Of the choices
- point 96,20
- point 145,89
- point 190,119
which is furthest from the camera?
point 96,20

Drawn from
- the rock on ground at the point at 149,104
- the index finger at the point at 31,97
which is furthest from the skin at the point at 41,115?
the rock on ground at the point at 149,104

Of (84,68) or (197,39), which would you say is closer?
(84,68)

################

§ DIRECTIONS:
Quote all three records above word for word, keeping every line and line break as it appears.

§ TASK SOLUTION:
Of the choices
- point 96,20
- point 145,89
- point 190,119
which is furthest from the camera?
point 96,20

Drawn from
- the rock on ground at the point at 149,104
- the index finger at the point at 31,97
which is furthest from the skin at the point at 41,115?
the rock on ground at the point at 149,104

Of (84,68) or (197,39), which would you say is closer?
(84,68)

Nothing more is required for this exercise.